The Democrats, however, have targeted thirteen states this election where they think they might be able to flip them, and chances are good that at least Minnesota will go into the Democratic camp.  States where the GOP doesn't have a large legislature lead may be vulnerable this election.  The GOP lead has only existed since 2010 and therefore it represented a rightward drift, but that all came before the big left surge brought about by the Trump administration.

The reason this matters is this.  In Republican states legislation will continue to be generally conservative, but probably less conservative, than it has been in the past.  For a state like Wyoming, however, the legislature is probably about to do inot reaction over the next four years.

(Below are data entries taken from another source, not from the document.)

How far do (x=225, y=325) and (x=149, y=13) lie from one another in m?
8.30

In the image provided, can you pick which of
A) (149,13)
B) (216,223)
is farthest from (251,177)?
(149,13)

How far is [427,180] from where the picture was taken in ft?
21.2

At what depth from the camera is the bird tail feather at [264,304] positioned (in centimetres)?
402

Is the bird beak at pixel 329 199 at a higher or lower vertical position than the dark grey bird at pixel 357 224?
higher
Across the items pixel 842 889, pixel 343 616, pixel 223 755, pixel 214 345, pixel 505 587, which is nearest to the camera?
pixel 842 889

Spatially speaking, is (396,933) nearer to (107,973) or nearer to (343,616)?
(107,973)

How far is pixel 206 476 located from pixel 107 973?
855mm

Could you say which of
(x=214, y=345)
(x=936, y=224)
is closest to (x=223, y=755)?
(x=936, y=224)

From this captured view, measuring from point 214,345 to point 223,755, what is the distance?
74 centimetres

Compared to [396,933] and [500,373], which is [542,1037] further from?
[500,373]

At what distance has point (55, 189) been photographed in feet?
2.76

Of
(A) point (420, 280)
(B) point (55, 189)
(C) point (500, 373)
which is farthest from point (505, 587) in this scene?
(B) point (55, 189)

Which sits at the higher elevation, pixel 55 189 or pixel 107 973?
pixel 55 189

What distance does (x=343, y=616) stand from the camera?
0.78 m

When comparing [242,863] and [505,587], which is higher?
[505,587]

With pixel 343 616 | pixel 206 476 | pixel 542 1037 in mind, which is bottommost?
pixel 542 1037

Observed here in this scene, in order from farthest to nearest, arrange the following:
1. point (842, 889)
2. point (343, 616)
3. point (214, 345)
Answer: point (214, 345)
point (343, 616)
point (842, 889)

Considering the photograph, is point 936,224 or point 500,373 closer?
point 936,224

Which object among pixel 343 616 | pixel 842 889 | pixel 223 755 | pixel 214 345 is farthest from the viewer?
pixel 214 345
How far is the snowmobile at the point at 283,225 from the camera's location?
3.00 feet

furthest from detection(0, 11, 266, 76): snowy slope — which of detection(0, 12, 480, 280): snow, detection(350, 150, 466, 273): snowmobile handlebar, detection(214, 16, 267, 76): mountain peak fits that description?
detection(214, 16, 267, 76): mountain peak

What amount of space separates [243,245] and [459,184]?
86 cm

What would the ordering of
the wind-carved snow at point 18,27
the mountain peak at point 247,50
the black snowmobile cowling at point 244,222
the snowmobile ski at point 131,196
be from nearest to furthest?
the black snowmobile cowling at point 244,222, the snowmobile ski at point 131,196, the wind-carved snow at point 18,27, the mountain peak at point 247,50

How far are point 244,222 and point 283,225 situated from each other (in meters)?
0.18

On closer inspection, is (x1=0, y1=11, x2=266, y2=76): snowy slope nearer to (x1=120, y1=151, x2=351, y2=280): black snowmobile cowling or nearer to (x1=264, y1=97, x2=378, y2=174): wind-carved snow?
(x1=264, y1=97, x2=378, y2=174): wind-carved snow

It won't go into reaction forever, nor will other similarly situated states where there has been an alt right drift, as at a national level things are going to happen that we're not going to like and simply complaining about it isn't going to do anything, nor is pretending that it isn't happening.  At first there will be some naive hope that the Court will reverse everything that Congress will be doing, but it won't.

And that will mean that there's a real danger that states that have been having a strong alt right drift are just going to be left out of things.  In recent years Wyoming politicians that tacked to Trump's views have been frequently in the national news.  But chances are high that the branch of the Republican Party that's strongly associated with Trump's administration are going to be left out of the a re-formed GOP.  Politicians that took an independent view in the GOP, such as Liz Cheney did during her last two years, are much better situated to rise in the party.  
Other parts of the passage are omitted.